Mais le roi Pluton se contenta de pousser ses coursiers.

« Soyez plus raisonnable, Proserpine, ajouta-t-il d’un ton assez sévère. Je vous fais présent de mon palais, de ma couronne, ainsi que de toutes les richesses que renferme la terre, et vous me traitez comme si je vous offensais. La seule chose qui manque à ma demeure royale est une aimable et vive enfant qui vous ressemble, pour courir dans les escaliers et faire retentir les voûtes de ses éclats joyeux. Le roi Pluton attend de vous cette faveur.

— Oh ! jamais, jamais ! répondit Proserpine au comble du désespoir, je ne retrouverai ma gaieté que si vous me reportez sur le seuil de la maison de ma mère. »

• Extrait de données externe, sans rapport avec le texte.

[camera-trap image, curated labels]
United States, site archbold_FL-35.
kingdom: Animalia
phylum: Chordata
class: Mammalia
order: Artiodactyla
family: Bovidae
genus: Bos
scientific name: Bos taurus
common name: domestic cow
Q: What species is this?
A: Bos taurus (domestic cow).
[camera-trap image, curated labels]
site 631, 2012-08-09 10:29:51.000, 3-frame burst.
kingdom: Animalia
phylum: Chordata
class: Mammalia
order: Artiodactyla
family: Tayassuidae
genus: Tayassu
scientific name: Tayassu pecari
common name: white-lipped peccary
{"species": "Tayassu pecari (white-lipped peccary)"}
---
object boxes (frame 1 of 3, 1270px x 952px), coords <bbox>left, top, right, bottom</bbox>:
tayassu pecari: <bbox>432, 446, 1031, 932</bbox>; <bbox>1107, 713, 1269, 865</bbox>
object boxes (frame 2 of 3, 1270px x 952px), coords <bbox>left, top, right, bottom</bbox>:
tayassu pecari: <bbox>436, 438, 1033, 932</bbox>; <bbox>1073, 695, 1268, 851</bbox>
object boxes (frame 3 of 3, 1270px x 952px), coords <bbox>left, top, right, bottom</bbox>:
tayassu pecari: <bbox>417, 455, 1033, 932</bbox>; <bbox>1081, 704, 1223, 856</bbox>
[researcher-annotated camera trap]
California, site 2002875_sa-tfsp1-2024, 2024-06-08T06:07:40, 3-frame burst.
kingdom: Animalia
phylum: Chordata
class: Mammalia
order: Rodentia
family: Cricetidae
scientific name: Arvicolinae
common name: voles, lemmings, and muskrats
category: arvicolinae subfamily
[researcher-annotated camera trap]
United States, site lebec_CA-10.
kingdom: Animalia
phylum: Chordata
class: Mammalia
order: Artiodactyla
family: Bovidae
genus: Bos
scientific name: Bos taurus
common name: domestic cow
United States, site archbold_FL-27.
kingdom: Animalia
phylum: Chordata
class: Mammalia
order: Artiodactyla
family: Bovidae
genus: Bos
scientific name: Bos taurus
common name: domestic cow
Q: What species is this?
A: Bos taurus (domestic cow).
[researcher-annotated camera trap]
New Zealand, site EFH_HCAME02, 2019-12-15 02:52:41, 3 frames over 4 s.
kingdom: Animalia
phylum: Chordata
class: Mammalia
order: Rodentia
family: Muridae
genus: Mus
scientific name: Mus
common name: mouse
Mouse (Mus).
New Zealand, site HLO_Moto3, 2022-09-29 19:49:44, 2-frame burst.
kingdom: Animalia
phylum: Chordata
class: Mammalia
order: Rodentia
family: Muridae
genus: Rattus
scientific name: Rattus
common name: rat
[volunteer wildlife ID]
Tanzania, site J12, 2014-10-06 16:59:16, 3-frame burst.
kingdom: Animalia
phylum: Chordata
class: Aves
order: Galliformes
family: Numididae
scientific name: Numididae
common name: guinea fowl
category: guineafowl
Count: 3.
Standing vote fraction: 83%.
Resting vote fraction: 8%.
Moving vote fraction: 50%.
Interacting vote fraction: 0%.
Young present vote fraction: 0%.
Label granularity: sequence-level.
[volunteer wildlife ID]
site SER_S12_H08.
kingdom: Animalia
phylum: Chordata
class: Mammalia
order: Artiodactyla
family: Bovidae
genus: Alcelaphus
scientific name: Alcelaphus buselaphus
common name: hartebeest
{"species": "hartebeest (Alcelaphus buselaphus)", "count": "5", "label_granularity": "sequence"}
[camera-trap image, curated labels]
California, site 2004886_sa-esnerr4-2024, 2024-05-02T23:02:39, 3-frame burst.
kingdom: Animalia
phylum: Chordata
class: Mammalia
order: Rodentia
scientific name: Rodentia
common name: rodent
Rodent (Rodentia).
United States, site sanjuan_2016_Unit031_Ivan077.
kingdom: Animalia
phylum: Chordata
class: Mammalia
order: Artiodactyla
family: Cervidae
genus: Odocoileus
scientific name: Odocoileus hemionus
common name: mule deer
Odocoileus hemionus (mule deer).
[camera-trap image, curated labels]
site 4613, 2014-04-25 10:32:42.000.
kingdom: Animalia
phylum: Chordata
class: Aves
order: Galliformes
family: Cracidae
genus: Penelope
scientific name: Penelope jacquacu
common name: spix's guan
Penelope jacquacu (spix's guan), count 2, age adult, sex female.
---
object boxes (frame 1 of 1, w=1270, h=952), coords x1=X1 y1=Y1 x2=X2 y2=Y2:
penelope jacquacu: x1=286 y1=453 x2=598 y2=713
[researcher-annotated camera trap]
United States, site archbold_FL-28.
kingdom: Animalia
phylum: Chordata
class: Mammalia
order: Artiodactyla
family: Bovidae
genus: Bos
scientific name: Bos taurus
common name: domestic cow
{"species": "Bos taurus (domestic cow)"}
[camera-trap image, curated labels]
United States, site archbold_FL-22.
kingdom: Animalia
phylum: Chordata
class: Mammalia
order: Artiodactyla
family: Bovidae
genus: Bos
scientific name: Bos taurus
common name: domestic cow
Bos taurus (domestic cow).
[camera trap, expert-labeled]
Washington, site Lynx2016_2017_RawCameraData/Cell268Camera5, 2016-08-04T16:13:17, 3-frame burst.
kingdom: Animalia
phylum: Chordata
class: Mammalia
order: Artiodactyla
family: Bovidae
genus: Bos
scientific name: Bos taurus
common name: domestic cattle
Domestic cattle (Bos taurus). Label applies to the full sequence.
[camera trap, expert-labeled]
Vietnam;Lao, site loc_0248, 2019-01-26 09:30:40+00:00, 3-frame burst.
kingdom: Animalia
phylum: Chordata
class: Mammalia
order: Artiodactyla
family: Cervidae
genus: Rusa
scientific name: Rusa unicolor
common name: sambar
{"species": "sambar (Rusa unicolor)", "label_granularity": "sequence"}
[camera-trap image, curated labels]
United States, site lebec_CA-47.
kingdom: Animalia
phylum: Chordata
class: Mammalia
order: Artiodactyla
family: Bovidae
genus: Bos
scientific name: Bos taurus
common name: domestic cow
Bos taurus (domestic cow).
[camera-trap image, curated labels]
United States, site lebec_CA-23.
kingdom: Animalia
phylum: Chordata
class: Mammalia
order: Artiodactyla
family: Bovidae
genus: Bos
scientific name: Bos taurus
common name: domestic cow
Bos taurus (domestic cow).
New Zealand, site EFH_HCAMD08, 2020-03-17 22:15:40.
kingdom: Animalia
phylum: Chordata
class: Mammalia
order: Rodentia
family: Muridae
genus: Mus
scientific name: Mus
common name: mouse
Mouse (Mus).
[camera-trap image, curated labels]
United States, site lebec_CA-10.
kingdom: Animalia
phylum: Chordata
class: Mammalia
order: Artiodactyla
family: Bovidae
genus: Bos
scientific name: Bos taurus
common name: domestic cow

Elle n’eût pas plus vainement adressé ses prières au vent qui soufflait derrière eux. Pluton animait de plus en plus ses chevaux, dont la vitesse s’accélérait toujours. La pauvre enfant ne cessait de pleurer, et cria si longtemps et si fort que sa voix était presque épuisée. Il lui restait à peine assez de force pour murmurer une plainte étouffée, quand ses yeux se portèrent du côté d’une large plaine ondulante d’épis ; et là, qu’aperçut-elle ? je vous le laisse à deviner. Qui vit-elle ? Eh bien ! c’était sa mère, Cérès elle-même, occupée à faire mûrir le blé, et trop appliquée à son travail pour remarquer le char brillant qui traversait l’espace. Elle rassembla tout ce qui lui restait de force, et jeta un cri aigu dont la vibration se perdit dans l’air avant que Cérès eût seulement le temps de tourner la tête.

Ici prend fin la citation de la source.